7.8-2 A lawyer must give prompt notice of any circumstance that may give rise to a claim to an insurer or other indemnitor so that the client’s protection from that source will not be prejudiced.
 Under the lawyer’s compulsory professional liability insurance policy, a lawyer is contractually required to give written notice to the insurer immediately after the lawyer becomes aware of any actual or alleged error or any circumstances that could give rise to a claim. The duty to report is also an ethical duty which is imposed on the lawyer to protect clients. The duty to report arises whether or not the lawyer considers the claim to have merit.

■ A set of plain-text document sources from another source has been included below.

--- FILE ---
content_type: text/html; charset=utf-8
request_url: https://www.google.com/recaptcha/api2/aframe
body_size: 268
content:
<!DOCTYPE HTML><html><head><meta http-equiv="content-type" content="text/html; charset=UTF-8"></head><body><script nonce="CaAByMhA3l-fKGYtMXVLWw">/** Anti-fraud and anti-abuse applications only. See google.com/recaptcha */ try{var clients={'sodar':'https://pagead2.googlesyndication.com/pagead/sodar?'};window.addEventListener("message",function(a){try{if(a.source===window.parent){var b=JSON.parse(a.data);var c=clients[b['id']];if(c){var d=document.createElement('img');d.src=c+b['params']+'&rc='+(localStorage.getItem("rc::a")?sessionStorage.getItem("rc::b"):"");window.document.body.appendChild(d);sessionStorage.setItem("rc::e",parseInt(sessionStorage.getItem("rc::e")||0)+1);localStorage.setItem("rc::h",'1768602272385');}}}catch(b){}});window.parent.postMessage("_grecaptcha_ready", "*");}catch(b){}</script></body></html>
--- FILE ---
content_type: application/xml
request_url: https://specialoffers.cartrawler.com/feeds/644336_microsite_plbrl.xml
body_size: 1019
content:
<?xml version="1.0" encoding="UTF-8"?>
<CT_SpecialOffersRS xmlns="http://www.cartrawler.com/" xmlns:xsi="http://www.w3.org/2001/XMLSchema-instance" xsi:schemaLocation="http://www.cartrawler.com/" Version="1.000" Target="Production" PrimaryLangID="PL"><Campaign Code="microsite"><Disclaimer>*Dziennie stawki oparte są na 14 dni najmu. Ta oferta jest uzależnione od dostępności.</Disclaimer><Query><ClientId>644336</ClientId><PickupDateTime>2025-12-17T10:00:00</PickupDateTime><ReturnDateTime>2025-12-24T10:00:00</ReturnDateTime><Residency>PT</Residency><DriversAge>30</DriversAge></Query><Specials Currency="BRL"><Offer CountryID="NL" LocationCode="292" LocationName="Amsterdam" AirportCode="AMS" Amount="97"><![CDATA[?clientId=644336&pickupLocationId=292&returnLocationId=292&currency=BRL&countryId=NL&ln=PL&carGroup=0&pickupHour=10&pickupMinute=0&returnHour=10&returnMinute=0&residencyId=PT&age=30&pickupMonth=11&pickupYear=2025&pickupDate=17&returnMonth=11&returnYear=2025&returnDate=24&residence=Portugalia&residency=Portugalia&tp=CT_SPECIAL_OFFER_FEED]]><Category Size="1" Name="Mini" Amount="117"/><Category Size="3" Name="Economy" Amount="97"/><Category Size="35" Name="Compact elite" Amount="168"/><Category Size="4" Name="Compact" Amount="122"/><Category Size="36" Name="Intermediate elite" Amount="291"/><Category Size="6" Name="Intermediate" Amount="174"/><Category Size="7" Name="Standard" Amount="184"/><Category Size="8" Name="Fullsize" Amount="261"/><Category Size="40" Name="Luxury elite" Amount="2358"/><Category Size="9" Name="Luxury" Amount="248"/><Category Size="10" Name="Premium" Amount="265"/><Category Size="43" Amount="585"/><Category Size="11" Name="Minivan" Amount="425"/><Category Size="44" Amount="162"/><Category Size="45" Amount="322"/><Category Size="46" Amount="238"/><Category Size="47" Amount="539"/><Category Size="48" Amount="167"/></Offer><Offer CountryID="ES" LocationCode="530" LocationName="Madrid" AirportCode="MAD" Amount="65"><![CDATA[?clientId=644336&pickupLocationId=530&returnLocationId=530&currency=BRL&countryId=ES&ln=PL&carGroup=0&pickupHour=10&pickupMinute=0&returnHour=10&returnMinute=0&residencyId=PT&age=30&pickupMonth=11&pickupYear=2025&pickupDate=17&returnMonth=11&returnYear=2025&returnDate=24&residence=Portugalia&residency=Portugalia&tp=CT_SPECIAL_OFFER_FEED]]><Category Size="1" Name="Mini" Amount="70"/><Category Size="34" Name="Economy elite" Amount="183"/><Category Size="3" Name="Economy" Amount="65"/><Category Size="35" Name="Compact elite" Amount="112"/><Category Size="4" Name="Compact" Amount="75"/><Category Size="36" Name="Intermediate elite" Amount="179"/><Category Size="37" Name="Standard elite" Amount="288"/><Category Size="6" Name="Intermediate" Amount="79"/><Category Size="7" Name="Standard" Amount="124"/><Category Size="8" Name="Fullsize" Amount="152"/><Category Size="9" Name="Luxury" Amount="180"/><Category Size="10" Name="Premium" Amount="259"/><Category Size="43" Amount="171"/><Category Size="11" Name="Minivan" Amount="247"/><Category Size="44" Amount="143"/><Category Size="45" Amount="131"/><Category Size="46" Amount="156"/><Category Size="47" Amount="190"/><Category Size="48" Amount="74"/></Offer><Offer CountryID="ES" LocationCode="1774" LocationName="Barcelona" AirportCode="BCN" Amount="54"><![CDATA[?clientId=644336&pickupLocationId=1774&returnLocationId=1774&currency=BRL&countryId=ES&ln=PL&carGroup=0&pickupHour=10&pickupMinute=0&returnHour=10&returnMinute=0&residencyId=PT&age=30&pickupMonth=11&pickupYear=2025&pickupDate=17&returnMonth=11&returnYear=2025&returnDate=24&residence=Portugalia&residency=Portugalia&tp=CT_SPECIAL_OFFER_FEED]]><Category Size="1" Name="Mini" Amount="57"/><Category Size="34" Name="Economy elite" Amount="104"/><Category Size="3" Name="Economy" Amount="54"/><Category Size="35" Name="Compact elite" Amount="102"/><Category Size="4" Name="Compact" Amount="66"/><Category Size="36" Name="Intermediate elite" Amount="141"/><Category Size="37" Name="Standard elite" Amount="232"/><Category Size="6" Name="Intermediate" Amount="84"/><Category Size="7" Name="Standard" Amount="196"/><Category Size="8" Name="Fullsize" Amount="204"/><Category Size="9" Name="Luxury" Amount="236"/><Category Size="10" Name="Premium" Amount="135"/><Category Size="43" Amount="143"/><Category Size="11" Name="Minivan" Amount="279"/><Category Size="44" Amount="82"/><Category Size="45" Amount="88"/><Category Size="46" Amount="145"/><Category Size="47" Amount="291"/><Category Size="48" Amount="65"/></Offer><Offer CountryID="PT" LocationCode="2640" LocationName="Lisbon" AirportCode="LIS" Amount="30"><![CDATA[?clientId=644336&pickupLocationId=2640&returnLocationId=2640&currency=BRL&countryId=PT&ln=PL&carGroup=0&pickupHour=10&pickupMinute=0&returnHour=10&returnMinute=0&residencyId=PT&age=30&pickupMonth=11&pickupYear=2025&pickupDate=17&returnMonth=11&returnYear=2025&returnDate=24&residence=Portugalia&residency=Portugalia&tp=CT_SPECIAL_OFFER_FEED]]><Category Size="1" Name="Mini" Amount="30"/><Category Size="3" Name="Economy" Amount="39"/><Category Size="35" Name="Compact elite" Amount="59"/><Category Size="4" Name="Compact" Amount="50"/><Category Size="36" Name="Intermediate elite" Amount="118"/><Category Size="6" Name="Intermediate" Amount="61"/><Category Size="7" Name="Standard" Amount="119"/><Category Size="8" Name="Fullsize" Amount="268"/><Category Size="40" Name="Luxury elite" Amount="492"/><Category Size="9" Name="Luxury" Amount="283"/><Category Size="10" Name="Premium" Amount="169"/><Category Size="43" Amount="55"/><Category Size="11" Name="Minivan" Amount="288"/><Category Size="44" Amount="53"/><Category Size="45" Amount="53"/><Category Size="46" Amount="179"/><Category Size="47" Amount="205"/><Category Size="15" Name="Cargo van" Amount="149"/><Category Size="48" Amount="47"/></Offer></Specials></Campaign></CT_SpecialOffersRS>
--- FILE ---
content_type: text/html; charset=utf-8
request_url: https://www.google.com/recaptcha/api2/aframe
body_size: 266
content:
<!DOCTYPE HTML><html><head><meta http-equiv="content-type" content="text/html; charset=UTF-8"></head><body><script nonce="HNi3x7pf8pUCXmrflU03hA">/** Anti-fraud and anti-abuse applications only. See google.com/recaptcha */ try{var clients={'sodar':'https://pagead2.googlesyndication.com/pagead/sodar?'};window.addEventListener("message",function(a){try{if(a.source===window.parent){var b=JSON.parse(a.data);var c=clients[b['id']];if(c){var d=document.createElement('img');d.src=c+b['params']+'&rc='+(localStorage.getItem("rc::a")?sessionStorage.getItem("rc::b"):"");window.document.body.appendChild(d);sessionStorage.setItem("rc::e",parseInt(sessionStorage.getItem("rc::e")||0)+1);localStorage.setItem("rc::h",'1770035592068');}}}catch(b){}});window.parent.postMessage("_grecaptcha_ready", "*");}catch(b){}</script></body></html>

 The introduction of compulsory insurance has imposed additional obligations upon a lawyer, but these obligations must not impair the relationship and duties of the lawyer to the client. A lawyer has an obligation to comply with the provisions of the policy of insurance. The insurer’s rights must be preserved, and the lawyer, in informing the client of an error or omission, should be careful not to prejudice any rights of indemnity that either of them may have under an insurance, client’s protection or indemnity plan, or otherwise. There may well be occasions when a lawyer believes that certain actions or a failure to take action have made the lawyer liable for damages to the client when, in reality, no liability exists. Further, in every case, a careful assessment will have to be made of the client’s damages arising from a lawyer’s negligence.
7.8-3 When a claim of professional negligence is made against a lawyer, he or she must assist and co-operate with the insurer or other indemnitor to the extent necessary to enable the claim to be dealt with promptly.
7.8-4 If a lawyer is not indemnified for a client’s errors and omissions claim or to the extent that the indemnity may not fully cover the claim, the lawyer must expeditiously deal with the claim and must not take unfair advantage that would defeat or impair the client’s claim.